The theme arose in part from a discussion about two different app projects a colleague had seen that both relied heavily on user-reporting. For both, the central feature was that users could report on what they had seen or felt and then some backend would compile all the collective information and show other users the results. Importantly, one dealt with health information and the other with local weather conditions. However, in my own considerations of the projects, the issue was not that users could report on things around them, but that, to work accurately as intended, users needed to be trusted. This became the central sticking point for how to think through the ethical ramifications of the data itself, and something that stayed with me across related conversations.

In my mind, the two interconnected issues became these:

  1. Can you know if any of the data is false?
  2. If you can’t know, does it matter?

Now, obviously, the best-case scenario would be if all data reported by users was accurate all the time. When submitting health information to communicate possible risk, having the best information is ideal and, as obvious, wanted, if possible. However, and this became the first driving question for me, can you actually know that? It is one thing, as I discussed with others, to design for the communication of risk. There is excellent research done – and on-going! – on how to best communicate risk through things like maps and other visual metaphors. Yet, as I sought to invert the premise, I started to question the data itself. What if the data is lying? Or, put more clearly, what if the users who had added the data were lying, even if unintentionally? Can you know that?

There are ways to lower this risk, of course. Controls for voting information or users more trusted than others could be implemented. Key users could be vetted somehow and used as touchstones for if locative data could be trusted or measured against some metric. Data could even be weighed on different spatial levels, not trusting a single user but a group of a certain number per some certain measure of space. The risk can’t be eliminated, but it can be mitigated in part.

Yet, the second question drove me when it came to the more local weather condition app. What if, I proposed, a group of users conspired to compromise the data? Could you know? What if, as a far more likely possibility, the data from certain locations or as passed through a server became corrupted somehow? Should you trust it? What if, to make a wilder possibility, all of the data was false? If an entire database is ‘wrong,’ is it really wrong? What percentage of ‘wrong’ can be handled? Or, as I’ve pondered this last issue for the last day or so, does it actually matter?

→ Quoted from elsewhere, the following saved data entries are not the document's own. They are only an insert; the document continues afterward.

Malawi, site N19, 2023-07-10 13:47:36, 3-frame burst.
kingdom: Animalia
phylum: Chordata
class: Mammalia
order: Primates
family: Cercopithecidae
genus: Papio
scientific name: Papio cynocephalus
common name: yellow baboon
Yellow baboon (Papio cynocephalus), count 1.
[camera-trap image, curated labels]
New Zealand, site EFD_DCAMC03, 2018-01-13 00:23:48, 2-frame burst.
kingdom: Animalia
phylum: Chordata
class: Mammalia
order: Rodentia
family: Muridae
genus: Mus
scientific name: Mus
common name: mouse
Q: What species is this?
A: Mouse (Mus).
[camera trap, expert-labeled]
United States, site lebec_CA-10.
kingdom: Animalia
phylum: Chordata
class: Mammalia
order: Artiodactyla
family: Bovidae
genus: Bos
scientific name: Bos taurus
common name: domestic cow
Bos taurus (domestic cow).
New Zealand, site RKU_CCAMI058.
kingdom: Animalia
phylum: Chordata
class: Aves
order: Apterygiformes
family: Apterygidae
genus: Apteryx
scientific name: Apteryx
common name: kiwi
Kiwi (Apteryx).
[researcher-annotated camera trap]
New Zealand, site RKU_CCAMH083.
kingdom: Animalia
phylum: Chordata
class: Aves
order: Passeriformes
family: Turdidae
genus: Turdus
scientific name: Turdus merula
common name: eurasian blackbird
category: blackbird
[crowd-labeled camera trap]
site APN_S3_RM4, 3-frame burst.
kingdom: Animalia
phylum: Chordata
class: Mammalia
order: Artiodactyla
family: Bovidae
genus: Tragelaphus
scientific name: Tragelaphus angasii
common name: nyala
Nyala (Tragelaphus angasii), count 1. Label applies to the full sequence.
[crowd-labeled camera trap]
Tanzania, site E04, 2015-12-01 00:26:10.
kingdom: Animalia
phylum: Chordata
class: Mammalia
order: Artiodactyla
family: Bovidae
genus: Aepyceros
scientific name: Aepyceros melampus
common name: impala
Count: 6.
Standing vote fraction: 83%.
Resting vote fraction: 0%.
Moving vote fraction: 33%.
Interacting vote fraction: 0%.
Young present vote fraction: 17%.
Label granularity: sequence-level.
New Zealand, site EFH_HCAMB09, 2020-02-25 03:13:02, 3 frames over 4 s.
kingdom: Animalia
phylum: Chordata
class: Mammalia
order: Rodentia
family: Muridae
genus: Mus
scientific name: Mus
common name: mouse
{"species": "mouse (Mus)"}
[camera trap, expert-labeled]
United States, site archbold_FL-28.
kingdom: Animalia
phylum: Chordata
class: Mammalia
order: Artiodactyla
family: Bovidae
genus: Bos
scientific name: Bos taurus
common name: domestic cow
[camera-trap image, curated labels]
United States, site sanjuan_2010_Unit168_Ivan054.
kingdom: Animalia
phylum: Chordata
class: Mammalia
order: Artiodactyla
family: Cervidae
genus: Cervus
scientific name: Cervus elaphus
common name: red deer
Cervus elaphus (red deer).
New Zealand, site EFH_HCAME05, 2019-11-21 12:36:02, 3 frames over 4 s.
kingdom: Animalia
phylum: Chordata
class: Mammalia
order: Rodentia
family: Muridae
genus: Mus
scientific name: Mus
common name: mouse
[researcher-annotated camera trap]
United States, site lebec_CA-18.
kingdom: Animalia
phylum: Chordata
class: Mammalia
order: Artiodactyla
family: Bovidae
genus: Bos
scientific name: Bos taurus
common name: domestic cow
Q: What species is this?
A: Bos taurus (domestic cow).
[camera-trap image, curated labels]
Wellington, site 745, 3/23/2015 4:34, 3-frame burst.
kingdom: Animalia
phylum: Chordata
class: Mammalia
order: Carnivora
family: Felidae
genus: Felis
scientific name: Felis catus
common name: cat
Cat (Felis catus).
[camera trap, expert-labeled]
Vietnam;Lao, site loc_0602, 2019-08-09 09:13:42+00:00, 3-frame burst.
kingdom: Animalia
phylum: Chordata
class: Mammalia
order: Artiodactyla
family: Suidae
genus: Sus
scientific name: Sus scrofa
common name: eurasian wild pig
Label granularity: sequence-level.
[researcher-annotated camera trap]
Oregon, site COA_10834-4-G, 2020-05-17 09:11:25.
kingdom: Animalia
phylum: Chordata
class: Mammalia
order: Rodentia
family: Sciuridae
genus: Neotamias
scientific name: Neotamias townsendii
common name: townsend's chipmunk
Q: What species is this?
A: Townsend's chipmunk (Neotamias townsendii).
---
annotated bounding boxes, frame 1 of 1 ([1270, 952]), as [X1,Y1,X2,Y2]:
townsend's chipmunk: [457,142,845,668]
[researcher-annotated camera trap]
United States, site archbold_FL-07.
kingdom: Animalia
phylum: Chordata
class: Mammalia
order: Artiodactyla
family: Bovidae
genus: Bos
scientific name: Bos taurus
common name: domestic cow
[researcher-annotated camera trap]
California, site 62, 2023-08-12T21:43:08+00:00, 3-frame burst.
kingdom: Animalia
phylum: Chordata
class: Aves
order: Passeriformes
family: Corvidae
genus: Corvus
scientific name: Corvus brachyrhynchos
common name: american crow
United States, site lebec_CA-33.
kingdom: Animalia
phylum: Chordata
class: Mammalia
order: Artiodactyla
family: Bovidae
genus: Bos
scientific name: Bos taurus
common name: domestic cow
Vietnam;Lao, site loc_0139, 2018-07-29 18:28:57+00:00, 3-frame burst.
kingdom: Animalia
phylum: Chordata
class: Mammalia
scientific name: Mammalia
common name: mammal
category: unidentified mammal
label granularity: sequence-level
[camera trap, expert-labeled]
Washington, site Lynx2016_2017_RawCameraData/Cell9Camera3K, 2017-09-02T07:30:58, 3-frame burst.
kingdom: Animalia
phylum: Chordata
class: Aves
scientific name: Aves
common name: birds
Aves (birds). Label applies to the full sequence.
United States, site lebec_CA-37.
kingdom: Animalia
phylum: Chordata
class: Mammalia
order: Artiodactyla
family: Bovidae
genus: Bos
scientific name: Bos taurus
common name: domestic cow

When it comes to user-reporting data, what exactly is the draw? Users want to trust each other. If the data is wrong, the data is wrong. However, if users are wrong, this becomes a major issue. In a trust community, it is not the information, strictly, that is important. Instead, it is the community, the users. Continuing the thought experiment of users purposely reporting false data, then, it would not matter what was said, but if the relationship did. That is, the binding connections of the network is a measurement of trust between the nodes, the users, and not based solely on the content’s value itself.

In this context, the question of if data was ‘false,’ or if people should even be told if this was the case, rebounded with other questions of expertise and authenticity. What if, as is a common problem in technical communication, some certain of text contains detailed information that needs to be translated for another audience? Where does, in echoing the work of Katz (1992), efficiency and ethical behavior collide here? What is ethical data? And what data sources can be trusted and why? What is the ethos of data, and how does it arise? How do I know I can trust the data from other users, or do I simply trust everything and seek to verify it myself? And when it comes to data needed to plan against risk, where do I put my trust?